En esas labores se encontraban María, Leonor y el resto de las mujeres afanadas en recordar aquel pacto sagrado entre Dios y sus antepasados. A lo largo y ancho de la mesa familiar quedarían convenientemente distribuidos las velas, el pan y el vino requeridos para tal relevante ocasión. Aquel día daría comienzo tras ser consagrado con la bendición del kidush la noche del viernes que serviría para dar paso a algunos cánticos gozosos con los que la cena estaba a punto de comenzar.

Vendrían entonces aquellas palabras de bendición con las que el hamosí daría comienzo dicha celebración, hasta que llegase el momento de clausurarlo con la Havdalá la noche posterior.

En el transcurso de todo ese tiempo el deleite de los placeres culinarios se vería capitalizado por aquel guiso tradicional conocido como adafina o hamin que, tras ser preparado la víspera del Shabat, se mantendría caliente mediante las brasas con el fin de ser consumido durante aquella fiesta.

A aquellos goces culinarios habría que añadir el gusto y deleite de vestir ropajes agradables y limpios que preferentemente serían de color blanco. Mas todo aquello transcurriría en la primera noche y aún quedaba el resto del día para continuar con dicha celebración. Las conversaciones y las lecturas se adueñarían de aquellas horas, entre ellas destacaban las miradas con una sombra de tristeza que se dirigían María y Leonor. También se sumarían el baile y el cantar. Todos ellos expresarían la igualdad entre los seres humanos en aquella simbólica fiesta y de obligado cumplimiento.

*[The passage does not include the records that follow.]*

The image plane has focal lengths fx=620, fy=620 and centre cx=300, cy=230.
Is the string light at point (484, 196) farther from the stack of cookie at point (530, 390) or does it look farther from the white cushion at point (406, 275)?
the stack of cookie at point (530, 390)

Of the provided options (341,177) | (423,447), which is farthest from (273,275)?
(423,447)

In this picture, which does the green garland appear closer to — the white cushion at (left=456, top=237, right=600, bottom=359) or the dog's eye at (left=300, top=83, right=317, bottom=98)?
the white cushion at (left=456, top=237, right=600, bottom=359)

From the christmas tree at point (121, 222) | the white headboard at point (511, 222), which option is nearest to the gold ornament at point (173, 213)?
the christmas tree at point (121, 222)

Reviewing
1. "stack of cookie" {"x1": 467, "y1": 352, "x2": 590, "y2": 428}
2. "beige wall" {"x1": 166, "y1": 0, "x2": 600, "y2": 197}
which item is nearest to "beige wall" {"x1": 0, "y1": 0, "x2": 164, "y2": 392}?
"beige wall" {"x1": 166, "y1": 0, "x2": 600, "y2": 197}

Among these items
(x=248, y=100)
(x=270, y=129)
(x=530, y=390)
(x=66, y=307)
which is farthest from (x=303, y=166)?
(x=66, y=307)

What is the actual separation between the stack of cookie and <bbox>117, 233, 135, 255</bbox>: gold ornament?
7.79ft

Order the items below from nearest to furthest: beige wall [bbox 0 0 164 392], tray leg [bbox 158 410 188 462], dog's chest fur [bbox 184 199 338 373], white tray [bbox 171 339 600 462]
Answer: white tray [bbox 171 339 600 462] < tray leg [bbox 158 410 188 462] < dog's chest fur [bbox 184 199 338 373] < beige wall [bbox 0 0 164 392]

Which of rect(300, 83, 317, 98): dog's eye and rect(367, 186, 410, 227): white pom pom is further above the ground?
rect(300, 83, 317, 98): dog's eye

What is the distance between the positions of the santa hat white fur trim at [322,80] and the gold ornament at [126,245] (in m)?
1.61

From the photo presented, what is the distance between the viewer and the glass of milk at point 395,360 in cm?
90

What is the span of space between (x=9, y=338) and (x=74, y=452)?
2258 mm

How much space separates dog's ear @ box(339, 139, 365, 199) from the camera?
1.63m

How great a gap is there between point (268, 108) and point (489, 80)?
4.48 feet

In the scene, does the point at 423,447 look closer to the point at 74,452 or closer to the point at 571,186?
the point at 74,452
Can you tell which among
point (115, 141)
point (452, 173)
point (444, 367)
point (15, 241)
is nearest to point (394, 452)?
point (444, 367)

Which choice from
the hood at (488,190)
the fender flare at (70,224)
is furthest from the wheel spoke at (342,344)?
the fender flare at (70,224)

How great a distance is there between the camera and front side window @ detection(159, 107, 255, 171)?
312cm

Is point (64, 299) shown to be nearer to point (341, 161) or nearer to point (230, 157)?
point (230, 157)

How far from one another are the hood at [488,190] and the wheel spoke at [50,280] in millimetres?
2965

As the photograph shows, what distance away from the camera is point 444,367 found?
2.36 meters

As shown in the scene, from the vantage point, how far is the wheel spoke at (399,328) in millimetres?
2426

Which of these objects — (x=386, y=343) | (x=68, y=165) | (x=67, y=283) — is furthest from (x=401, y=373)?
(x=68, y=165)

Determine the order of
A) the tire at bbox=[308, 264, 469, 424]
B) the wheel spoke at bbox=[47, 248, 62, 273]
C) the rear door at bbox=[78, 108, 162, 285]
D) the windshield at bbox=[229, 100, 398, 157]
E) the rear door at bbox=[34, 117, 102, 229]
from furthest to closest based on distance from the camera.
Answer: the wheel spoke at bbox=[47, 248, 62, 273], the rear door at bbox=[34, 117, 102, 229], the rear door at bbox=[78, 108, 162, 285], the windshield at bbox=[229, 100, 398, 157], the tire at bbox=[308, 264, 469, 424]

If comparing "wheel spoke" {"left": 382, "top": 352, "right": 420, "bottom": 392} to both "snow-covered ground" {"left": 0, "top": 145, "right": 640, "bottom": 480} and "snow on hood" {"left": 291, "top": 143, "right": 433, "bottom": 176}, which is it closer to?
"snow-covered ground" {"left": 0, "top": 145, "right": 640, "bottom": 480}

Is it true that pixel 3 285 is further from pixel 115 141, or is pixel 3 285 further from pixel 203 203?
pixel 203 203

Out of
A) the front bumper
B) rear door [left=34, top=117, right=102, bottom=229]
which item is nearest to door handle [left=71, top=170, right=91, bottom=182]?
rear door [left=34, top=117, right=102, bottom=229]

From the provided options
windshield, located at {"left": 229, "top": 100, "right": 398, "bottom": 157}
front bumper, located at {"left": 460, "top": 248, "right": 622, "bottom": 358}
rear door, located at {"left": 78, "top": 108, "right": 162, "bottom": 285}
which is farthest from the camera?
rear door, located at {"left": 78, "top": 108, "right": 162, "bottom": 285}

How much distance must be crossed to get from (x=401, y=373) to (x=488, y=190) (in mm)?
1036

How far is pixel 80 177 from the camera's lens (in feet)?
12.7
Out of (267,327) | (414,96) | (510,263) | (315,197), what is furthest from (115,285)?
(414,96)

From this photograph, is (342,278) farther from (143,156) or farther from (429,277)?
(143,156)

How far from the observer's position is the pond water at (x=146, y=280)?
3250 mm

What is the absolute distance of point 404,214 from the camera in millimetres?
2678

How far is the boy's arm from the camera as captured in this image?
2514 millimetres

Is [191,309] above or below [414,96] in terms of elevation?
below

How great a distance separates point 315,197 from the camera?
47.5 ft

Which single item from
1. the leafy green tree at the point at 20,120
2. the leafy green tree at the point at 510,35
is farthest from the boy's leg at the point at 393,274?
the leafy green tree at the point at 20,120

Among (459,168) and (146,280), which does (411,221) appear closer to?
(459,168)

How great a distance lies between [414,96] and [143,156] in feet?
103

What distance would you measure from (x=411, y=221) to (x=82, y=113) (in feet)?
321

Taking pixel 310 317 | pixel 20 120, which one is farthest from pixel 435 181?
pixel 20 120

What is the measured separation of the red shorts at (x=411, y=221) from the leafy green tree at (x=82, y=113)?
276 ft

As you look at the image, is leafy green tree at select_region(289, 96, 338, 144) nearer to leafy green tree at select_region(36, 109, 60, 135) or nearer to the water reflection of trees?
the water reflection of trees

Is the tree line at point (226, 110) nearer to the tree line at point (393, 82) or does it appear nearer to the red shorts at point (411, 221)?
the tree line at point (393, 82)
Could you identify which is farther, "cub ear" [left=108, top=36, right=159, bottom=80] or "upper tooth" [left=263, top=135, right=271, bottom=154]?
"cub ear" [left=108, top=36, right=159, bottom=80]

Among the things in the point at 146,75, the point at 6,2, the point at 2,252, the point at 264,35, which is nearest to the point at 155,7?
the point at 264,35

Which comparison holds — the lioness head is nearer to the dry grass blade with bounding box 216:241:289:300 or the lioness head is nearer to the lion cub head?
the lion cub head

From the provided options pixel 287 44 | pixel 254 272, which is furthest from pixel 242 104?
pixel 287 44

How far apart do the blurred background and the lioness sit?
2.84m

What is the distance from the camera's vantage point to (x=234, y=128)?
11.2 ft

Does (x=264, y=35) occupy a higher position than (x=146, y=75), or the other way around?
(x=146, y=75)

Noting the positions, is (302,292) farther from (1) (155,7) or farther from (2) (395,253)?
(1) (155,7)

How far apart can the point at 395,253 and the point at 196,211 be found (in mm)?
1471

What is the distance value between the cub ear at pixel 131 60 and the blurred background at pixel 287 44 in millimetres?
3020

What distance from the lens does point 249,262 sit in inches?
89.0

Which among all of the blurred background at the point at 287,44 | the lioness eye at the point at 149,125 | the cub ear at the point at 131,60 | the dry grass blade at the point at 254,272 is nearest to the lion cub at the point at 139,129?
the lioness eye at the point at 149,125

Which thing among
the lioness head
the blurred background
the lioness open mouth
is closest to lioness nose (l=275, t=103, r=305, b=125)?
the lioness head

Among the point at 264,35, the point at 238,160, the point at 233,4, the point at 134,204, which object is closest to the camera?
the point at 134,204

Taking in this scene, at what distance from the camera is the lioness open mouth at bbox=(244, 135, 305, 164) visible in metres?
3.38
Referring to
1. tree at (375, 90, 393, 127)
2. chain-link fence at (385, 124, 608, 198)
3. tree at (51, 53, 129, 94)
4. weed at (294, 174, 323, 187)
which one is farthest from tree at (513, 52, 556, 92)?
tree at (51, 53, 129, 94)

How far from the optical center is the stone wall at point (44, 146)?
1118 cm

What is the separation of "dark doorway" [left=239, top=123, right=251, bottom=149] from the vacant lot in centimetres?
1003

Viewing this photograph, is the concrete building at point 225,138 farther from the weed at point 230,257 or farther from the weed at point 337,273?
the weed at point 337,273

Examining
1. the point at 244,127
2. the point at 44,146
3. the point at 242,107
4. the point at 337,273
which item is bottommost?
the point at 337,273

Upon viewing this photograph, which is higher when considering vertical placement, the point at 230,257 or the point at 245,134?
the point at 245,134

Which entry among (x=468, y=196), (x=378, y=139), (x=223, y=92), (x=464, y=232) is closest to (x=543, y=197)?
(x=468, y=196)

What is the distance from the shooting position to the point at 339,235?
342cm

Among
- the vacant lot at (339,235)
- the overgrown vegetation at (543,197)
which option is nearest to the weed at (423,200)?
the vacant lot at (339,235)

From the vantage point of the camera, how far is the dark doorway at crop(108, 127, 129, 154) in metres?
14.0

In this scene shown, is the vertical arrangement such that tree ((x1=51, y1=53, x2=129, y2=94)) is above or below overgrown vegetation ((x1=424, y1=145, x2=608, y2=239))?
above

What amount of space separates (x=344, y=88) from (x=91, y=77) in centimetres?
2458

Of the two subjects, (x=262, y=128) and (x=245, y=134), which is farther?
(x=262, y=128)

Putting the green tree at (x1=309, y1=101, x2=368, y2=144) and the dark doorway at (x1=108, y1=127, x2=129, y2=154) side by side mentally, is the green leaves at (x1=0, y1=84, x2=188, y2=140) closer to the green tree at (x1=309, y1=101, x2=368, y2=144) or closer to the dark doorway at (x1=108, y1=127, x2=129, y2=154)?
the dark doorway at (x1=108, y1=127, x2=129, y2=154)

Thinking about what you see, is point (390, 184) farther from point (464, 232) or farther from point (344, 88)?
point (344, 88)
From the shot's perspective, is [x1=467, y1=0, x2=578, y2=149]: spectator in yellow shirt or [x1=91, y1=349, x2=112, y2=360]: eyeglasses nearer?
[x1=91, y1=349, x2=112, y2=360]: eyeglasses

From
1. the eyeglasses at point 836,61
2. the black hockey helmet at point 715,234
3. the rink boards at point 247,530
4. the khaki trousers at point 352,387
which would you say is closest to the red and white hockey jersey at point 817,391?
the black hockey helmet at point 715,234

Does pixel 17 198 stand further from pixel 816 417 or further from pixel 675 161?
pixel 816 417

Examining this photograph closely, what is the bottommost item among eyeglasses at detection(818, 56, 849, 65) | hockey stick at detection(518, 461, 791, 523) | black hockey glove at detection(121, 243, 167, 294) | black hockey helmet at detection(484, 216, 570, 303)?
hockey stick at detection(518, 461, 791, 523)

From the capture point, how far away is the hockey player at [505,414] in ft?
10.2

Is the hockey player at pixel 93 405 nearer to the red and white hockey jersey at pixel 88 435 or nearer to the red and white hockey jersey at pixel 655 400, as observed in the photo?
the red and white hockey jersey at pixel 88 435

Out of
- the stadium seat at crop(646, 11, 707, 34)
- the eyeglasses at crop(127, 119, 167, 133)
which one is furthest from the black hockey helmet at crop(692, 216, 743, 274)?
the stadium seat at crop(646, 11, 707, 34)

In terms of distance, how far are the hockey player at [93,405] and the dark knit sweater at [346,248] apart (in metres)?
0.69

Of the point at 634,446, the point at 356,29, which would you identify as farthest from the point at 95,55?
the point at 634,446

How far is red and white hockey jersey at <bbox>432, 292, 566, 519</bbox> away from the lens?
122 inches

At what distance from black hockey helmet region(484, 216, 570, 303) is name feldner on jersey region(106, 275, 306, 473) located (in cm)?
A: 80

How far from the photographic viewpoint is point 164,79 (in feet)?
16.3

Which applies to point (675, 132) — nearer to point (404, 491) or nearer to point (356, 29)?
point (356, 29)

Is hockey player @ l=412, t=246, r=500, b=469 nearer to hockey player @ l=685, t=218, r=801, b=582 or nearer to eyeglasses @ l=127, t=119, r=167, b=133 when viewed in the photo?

Cuando llegó la ceremonia de la havdalá mediante la bendición a Dios sobre una copa de vino, continuó entonces la bendición sobre el besamin, aquella caja que poseía hierbas aromáticas con las que disipar cualquier sombra de tristeza y dar la alegría suficiente para el comienzo de una nueva semana. Tras el encendido de una vela con la que se dio luz y felicidad, una nueva comida se sirvió deseándose entonces los allí presentes una <¡Buena semana!> que estaban a punto de comenzar.

A pesar de la alegría manifiesta que aquella nueva celebración invitaba a expresar a los fieles a la ley mosaica allí presentes, las hermanas González – pues ese también era en origen el apellido de María, aunque adoptase el de Díaz en su primer matrimonio – no cejaron en ningún momento de tener en mente su principal preocupación y el único responsable: la marcha de Leonor por la llegaba del díscolo y traidor hijo Juan de la Sierra que la reclamaba para que la acompañase en su regreso con la autorización expresa de la Inquisición.